In evaluating rent performance among major apartment markets, two key factors emerge: the timing of peak supply and the scale of new inventory at that peak. Data from RealPage Analytics suggests markets that reached supply summits earlier and at more modest levels are now seeing healthier rent growth, while those with later or more substantial peaks are still working through the impact.
Among the 50 largest U.S. apartment markets, as reported by the US Census Bureau, nine hit annual supply peaks between 2020 and 2023, said RealPage. Of those, five experienced relatively modest inventory growth of 2.5 percent or less, including San Francisco, Baltimore, Chicago, Boston, and Oakland. These “early and soft” peak markets are mostly seeing rent growth outpace the national average of one percent as of April 2025.
Chicago, which peaked earliest in the first half of 2020 with just a 1.6 percent supply increase, leads the nation in annual rent growth at 5.4 percent, as does much of the Midwest. Its early and moderate peak allowed time to absorb new inventory and create conditions for a strong rebound. Baltimore and Boston, which peaked in late 2020, are seeing solid rent gains of two percent to three percent. The exception is Oakland, where rent growth remains sluggish at just 0.7 percent.
Early, large supply peak markets are yielding mixed results. Four other markets peaked early but with steeper inventory surges above three percent. They include Kansas City, Portland, Richmond, and Salt Lake City. But results vary by region.
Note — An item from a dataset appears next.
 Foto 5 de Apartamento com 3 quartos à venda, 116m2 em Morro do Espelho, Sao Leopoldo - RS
In the West, Portland and Salt Lake City are still digesting supply. Salt Lake City, which saw a peak of 6.8 percent in late 2023, was the only early-peaking market with rent cuts in April 2025.
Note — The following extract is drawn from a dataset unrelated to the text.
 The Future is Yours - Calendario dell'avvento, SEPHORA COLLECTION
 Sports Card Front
In contrast, the Midwest and South fared better. Kansas City and Richmond, despite their sizable supply peaks, posted some of the nation’s strongest rent growth, both exceeding four percent annually.
Markets with supply peaks last year give mixed signals. Nineteen of the top 50 markets hit peak supply in 2024, aligning with the national apex. Six saw modest growth below 2.5 percent— Pittsburgh, Virginia Beach, Cincinnati, Sacramento, St. Louis, and Las Vegas. Most recorded rent growth above the national average in April 2025, except Sacramento (0.7 percent) and Las Vegas, where rents declined 1.7 percent.
By contrast, markets with 2024 peaks above three percent are largely struggling with rent cuts or stagnant pricing, reflecting the drag of elevated new supply.
Looking ahead: what to expect from future peaks
Markets still awaiting peak supply offer insight into future performance. Several, including Cleveland, Detroit, Memphis, New York, Washington, DC, and Milwaukee, are expected to peak this year with modest increases of one percent to two percent. Most were showing above-average rent gains in April, except for Memphis, where the 1.4 percent growth is unusually high for that market and may be contributing to weaker rent trends. On the other hand, high-growth markets like Austin, Charlotte, Phoenix, San Antonio, and Dallas are bracing for inventory spikes of five percent to 10 percent. These markets continue to post steep rent cuts, suggesting longer recovery periods ahead.
A few large markets won’t reach their peaks until after 2025. Los Angeles, Anaheim, San Diego, and Greensboro are expected to see peaks of one percent to two percent next year.
As of April, only Anaheim, Calif., was showing notable rent growth. Newark stands out as the only market slated for a major supply increase above three percent in 2026. It continues to post solid rent growth now, though that could shift as new inventory comes online.